Recurrent Upper Respiratory Infections In Children With Down Syndrome

Individuals with Down syndrome have small facial bone structures and shallow or absent sinus cavities. They also have a small airway with a shallow high-arched palate. When an individual gets an upper respiratory infection. several things happen in the body in an attempt to control the infection. Antibodies like gamma globulin are produced against the virus or bacteria. These antibodies act by engulfing the foreign material and help to remove these viruses and bacteria from the boda. Cells lining the trachea, nose, ears and lungs produce sticky mucus that traps material entering these structures and prevents the material from gaining entry into the body. When all is working well, an individual should be able to handle uncomplicated upper respiratory infections and should recover in due time.

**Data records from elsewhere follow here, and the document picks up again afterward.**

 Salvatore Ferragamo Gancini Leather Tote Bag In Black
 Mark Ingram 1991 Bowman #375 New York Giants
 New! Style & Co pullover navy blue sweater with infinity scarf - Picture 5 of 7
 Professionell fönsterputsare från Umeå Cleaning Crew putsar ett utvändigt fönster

"The Goal is to keep the children healthy. This will allow them to participate and maximize their learning."

Let us now look at the child with Down syndrome. The child has small narrow ear canals with a shallow drainage angle. Fluid that accumulates behind the ear drum becomes stagnant. With time, the fluid becomes thick and gelatinous due to the reabsorption of water by the tissues. This thick gelatinous material interferes with normal hearing and provides a rich growth medium for viruses and bacteria. In addition, thick secretions pour out of the nose and eyes and flow down the esophagus and trachea, because the sinus cavities are absent or unable to contain the volume of secretions produced. The immune system may also not function efficiently to inactivate the invading organisms. The result is a child with chronic ear infections and some hearing loss. Poor sleep, loss of appetite, diarrhea, and inability to concentrate and learn are also noted.

Children with Down syndrome therefore need to be aggressively managed when they show signs of persistent and debilitating upper respiratory infection. Chronic ear infections with hearing loss may respond to placement of myringotomy tubes in the ears to allow for drainage of the thick secretions. Removal of the adenoids and tonsils may be necessary if the airway is very narrow and the enlarged structures are causing airway obstruction with reduced oxygen intake, Thick green-yellow secretions may represent secondary infection that should be treated with antibiotics.

The goal is to keep the children healthy. This will allow them to participate in their therapy and school sessions more effectively and therefore maximize their learning.